INTRODUCTION
The RADIAL COMPANY DIAGRAMS show the 8 clusters of issues (as discovered in the Basemap), and shows the distribution of these issue clusters per company.
This gives a quick sense of the pulse of climate risk disclosure company by company and sector by sector across the 5 industry sectors. The diagrams represent both the type of language each company is using in their 10-K disclosure filings (the cluster they mobilize to discuss climate risk) and the "volume" of terms they use within a given cluster (represented by the size of the pie slice--a rough proxy of the size of their climate risk disclosure filing as extracted by CookESG Research’s algorithms). We also further organized the companies into sub-industry categories, as classified in their SEC filings, to provide for more apples to apples comparisons.
FINDINGS
This series of graphs gives a fairly quick comparative handle between companies and lets you see the variability in size of disclosures and the broad family of issues discussed in the disclosures. For instance, in the Oil and Gas sector, large companies such as Exxon Mobil and Occidental stick out for having very little to say about related to climate-risk, whereas much smaller extraction companies such as CVR Energy or Alon Energy find the room and resources to tell investors more specifically about the risks their business faces from potential GHG legislation and regulation.

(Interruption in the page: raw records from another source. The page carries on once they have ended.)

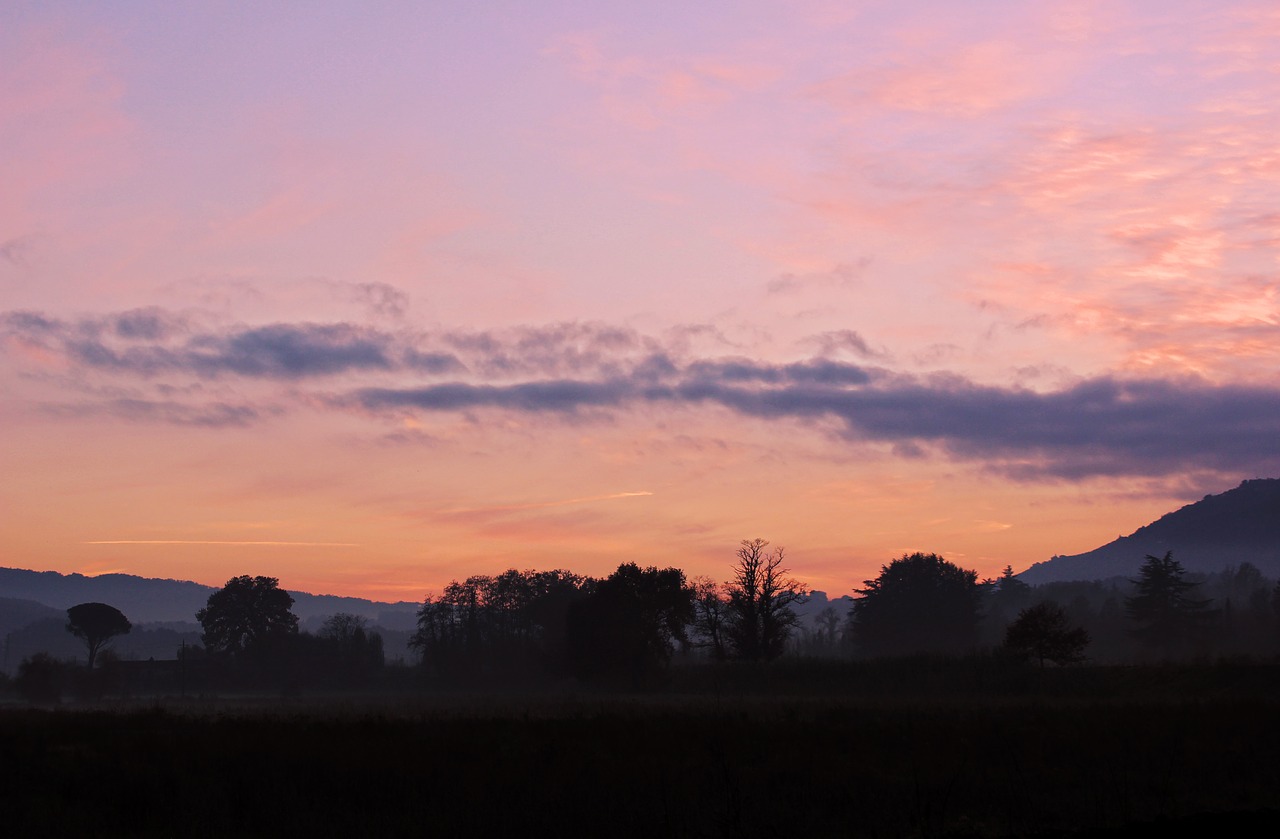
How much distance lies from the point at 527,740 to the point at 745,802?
11777 millimetres

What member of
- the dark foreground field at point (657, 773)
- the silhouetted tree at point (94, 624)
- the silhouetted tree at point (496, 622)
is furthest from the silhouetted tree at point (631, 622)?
the silhouetted tree at point (94, 624)

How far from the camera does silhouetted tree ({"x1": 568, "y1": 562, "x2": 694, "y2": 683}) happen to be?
84500 mm

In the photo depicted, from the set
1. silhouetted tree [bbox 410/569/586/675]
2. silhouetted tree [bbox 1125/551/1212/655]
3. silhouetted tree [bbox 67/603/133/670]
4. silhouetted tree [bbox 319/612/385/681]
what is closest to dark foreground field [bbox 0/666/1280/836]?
silhouetted tree [bbox 410/569/586/675]

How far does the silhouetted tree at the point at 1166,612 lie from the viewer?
119 meters

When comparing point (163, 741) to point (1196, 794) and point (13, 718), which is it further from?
point (1196, 794)

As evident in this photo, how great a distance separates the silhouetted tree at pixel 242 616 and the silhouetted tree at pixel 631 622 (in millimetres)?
63500

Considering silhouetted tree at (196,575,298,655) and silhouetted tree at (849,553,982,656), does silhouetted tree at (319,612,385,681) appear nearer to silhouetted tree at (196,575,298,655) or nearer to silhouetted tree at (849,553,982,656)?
silhouetted tree at (196,575,298,655)

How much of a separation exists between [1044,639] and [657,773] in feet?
150

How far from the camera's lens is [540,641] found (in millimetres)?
119250

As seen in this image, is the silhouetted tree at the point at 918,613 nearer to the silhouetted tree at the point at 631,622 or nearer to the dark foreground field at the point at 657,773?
the silhouetted tree at the point at 631,622

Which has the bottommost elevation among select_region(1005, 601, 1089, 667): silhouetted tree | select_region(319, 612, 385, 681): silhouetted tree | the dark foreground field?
select_region(319, 612, 385, 681): silhouetted tree

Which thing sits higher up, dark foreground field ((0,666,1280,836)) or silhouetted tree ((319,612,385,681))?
dark foreground field ((0,666,1280,836))

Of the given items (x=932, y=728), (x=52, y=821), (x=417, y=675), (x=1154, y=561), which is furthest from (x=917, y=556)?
(x=52, y=821)

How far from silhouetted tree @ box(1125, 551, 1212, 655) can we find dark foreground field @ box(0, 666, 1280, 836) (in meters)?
87.6
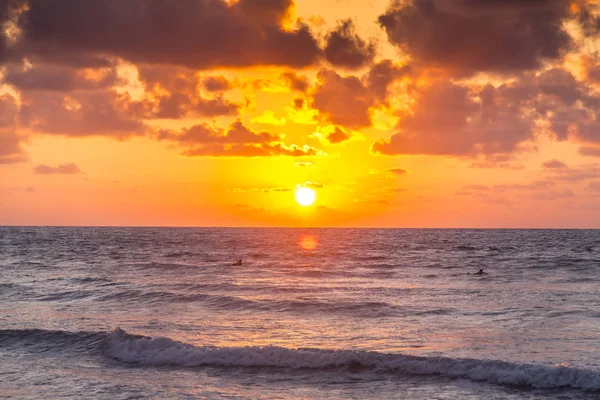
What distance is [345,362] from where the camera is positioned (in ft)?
75.6

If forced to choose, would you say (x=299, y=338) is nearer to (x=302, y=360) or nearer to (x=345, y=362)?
(x=302, y=360)

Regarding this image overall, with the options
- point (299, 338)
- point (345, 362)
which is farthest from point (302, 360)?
point (299, 338)

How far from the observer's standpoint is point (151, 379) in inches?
855

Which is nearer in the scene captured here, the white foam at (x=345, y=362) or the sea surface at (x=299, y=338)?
the sea surface at (x=299, y=338)

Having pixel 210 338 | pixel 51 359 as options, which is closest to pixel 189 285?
pixel 210 338

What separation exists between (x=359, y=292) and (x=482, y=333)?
16747 millimetres

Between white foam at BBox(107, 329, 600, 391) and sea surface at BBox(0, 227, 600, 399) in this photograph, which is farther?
white foam at BBox(107, 329, 600, 391)

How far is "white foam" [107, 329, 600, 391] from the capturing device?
2058 centimetres

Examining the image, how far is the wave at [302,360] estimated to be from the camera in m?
20.7

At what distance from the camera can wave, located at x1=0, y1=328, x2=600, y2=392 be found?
20656 mm

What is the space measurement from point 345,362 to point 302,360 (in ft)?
5.55

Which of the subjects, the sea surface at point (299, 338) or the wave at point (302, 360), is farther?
the wave at point (302, 360)

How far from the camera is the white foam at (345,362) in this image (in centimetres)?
2058

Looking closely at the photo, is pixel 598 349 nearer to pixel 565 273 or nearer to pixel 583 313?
pixel 583 313
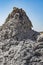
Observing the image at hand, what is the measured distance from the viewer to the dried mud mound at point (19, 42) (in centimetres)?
1773

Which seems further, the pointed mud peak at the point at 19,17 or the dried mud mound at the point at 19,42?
the pointed mud peak at the point at 19,17

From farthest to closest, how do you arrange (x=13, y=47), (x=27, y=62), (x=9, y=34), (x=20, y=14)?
(x=20, y=14)
(x=9, y=34)
(x=13, y=47)
(x=27, y=62)

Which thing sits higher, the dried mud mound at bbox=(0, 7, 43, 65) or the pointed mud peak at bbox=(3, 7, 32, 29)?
the pointed mud peak at bbox=(3, 7, 32, 29)

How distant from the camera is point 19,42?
1928 centimetres

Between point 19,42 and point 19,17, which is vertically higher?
point 19,17

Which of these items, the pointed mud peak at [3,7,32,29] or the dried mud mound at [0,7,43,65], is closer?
the dried mud mound at [0,7,43,65]

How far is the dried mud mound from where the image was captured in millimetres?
17734

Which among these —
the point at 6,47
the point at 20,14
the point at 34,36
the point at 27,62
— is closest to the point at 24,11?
the point at 20,14

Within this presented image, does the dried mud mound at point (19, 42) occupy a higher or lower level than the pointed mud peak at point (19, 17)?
lower

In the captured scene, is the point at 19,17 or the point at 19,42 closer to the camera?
the point at 19,42

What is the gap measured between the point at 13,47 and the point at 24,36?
1.98 m

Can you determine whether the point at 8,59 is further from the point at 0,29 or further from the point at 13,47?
the point at 0,29

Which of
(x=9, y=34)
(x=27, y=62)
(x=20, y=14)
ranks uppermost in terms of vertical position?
(x=20, y=14)

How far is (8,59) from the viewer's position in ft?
59.2
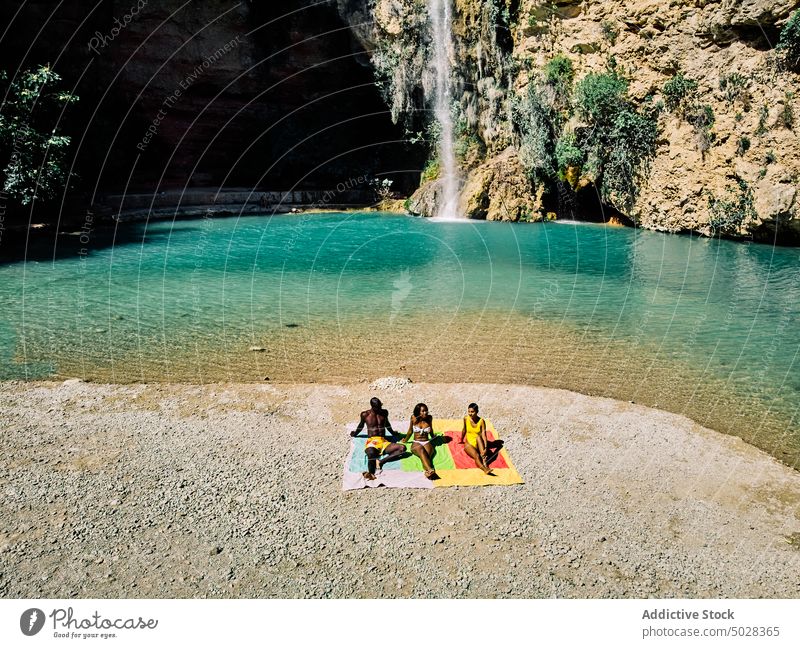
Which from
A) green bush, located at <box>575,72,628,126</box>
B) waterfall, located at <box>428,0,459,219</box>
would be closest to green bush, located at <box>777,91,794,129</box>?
green bush, located at <box>575,72,628,126</box>

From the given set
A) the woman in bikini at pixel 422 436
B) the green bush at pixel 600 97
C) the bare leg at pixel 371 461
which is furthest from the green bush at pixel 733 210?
the bare leg at pixel 371 461

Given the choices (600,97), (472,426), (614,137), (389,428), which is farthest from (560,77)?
(389,428)

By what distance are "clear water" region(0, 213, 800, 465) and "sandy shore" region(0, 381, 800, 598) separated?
153 centimetres

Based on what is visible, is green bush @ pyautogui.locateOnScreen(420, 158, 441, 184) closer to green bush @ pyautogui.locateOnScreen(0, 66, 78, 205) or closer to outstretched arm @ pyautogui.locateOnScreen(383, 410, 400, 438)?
green bush @ pyautogui.locateOnScreen(0, 66, 78, 205)

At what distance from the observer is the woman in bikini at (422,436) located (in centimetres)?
676

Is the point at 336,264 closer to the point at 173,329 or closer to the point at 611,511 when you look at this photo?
the point at 173,329

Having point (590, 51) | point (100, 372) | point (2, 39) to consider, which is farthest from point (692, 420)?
point (2, 39)

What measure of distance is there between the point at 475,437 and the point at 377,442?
1208 mm

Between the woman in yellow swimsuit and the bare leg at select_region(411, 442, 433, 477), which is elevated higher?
the woman in yellow swimsuit

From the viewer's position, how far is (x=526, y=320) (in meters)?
13.4

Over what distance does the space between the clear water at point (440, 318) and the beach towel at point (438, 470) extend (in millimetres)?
2808

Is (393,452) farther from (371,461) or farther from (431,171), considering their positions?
(431,171)

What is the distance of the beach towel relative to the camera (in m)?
6.50

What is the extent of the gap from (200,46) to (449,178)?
757 inches
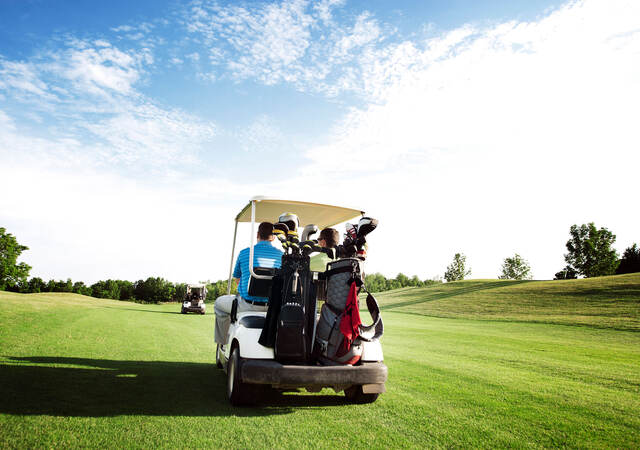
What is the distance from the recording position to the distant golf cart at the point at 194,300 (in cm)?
3188

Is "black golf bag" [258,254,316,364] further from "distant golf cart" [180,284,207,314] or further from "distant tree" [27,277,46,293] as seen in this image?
"distant tree" [27,277,46,293]

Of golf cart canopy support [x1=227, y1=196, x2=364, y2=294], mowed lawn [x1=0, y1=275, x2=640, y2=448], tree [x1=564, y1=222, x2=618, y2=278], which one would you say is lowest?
mowed lawn [x1=0, y1=275, x2=640, y2=448]

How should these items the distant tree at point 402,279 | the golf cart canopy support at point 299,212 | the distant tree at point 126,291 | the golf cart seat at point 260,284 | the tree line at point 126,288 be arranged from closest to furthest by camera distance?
the golf cart seat at point 260,284, the golf cart canopy support at point 299,212, the tree line at point 126,288, the distant tree at point 126,291, the distant tree at point 402,279

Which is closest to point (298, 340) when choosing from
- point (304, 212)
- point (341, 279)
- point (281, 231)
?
point (341, 279)

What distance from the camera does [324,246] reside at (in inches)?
210

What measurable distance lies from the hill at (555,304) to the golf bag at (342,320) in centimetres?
2145

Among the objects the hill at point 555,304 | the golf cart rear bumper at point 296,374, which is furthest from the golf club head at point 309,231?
the hill at point 555,304

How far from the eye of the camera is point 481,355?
10.7 meters

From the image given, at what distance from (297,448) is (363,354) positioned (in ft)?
4.87

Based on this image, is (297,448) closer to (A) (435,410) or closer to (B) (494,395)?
(A) (435,410)

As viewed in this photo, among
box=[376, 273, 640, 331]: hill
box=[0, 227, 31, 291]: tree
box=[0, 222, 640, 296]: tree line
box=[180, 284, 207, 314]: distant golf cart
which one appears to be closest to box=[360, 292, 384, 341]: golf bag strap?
box=[376, 273, 640, 331]: hill

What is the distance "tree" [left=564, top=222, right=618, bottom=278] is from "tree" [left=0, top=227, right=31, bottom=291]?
101539 millimetres

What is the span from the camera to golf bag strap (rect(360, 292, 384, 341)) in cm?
484

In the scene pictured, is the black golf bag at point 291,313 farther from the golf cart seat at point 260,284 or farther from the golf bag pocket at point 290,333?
the golf cart seat at point 260,284
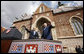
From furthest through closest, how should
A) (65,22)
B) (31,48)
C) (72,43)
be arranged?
(65,22) < (72,43) < (31,48)

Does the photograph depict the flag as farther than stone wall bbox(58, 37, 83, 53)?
No

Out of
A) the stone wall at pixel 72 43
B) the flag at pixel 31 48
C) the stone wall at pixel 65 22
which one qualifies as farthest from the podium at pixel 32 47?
the stone wall at pixel 65 22

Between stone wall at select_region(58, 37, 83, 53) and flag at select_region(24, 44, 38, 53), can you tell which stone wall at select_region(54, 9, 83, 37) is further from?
flag at select_region(24, 44, 38, 53)

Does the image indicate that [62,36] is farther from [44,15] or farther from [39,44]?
[39,44]

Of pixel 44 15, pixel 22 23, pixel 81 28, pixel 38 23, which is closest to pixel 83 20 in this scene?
pixel 81 28

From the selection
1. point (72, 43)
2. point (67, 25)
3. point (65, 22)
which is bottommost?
point (72, 43)

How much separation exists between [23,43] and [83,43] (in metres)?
8.76

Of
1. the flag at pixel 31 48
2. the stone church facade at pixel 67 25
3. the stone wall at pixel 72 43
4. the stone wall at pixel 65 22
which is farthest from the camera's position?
the stone wall at pixel 65 22

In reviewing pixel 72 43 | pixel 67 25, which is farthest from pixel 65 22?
pixel 72 43

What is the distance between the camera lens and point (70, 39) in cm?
909

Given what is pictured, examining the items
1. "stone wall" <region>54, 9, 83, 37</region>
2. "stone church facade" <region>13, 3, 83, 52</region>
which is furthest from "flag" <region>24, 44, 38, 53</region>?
"stone wall" <region>54, 9, 83, 37</region>

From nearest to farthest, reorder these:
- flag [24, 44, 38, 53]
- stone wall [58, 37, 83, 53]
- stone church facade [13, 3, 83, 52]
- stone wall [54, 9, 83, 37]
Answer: flag [24, 44, 38, 53] → stone wall [58, 37, 83, 53] → stone church facade [13, 3, 83, 52] → stone wall [54, 9, 83, 37]

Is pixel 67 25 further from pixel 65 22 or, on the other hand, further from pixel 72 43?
pixel 72 43

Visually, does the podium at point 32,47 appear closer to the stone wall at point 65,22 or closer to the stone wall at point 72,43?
the stone wall at point 72,43
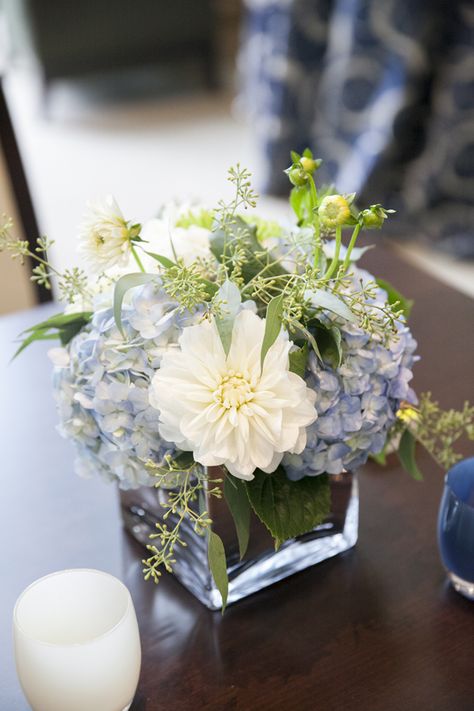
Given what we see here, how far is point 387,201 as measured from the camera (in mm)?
2883

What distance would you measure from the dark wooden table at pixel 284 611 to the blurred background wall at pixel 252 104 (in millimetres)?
1309

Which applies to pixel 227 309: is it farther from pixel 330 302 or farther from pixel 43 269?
pixel 43 269

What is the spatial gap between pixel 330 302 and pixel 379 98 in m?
2.33

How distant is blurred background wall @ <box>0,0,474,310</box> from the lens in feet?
8.83

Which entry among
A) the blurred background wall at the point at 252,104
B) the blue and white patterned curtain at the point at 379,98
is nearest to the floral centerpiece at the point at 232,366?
the blurred background wall at the point at 252,104

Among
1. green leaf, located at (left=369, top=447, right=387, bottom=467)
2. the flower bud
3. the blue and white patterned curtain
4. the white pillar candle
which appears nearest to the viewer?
the white pillar candle

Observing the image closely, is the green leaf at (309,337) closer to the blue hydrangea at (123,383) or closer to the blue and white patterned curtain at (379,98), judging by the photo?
the blue hydrangea at (123,383)

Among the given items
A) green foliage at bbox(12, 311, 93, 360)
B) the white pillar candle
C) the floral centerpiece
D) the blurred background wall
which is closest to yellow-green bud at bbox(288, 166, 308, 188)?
the floral centerpiece

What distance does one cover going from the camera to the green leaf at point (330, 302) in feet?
2.05

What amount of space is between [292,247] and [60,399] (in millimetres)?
230

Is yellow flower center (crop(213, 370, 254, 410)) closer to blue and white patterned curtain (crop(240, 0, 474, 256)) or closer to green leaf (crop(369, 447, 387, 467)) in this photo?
green leaf (crop(369, 447, 387, 467))

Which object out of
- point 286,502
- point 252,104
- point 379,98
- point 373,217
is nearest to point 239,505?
point 286,502

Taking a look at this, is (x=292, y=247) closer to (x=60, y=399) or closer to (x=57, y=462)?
(x=60, y=399)

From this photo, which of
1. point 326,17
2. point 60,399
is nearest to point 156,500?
point 60,399
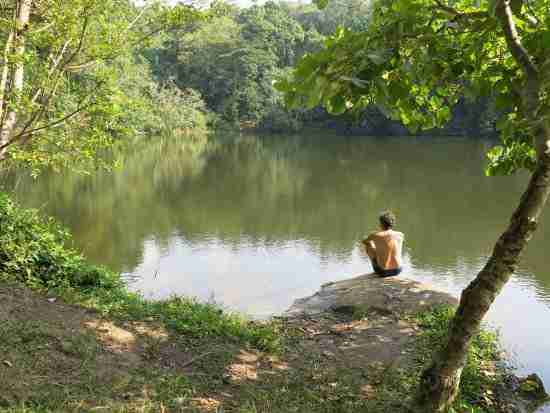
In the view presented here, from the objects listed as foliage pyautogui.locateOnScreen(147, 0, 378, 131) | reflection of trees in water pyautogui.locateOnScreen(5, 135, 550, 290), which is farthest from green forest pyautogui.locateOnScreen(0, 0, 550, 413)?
foliage pyautogui.locateOnScreen(147, 0, 378, 131)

However, without a finer grained understanding of the content of the filings, it’s hard to draw major conclusions from these diagrams because it is hard to equate volume with substance. Many of these disclosures contain a good deal of boilerplate that is fairly generic. But this “measure of meaningfulness” problem also cuts the other way. Among the Electricity and Coal sector companies, for instance, while it looks like Blackhills and Calphine Corp’s disclosures are dominated by regulatory considerations, a closer read reveals substantial discussion of physical effects of climate change on corporate performance and, in the case of Black Hills, also the impact on demand and production. Likewise, with Hawaiian Electric Industries.
One group of corporations that standout for the near uniformity of their profiles are the insurance companies. With very few exceptions (e.g. Aspen Insurance Holdings or Travelers Companies), large groups such as Chubb Corp say virtually nothing about physical climate risk and thus would appear from their disclosures to be less prepared for the potential impacts of climate change.
A next step in this kind of analysis would be try and compare similar “volume” profiles across risk clusters (i.e. match companies who are disclosing the same amount of text, even if across different sectors), as well as include another layer of data about where the actual text is coming from within the 10-k forms. Disclosures made in the "MD&A" section tend to be far more company-specific than disclosures made in the "risk factor" sections. This could help differentiate more meaningful disclosures from the boilerplate variety.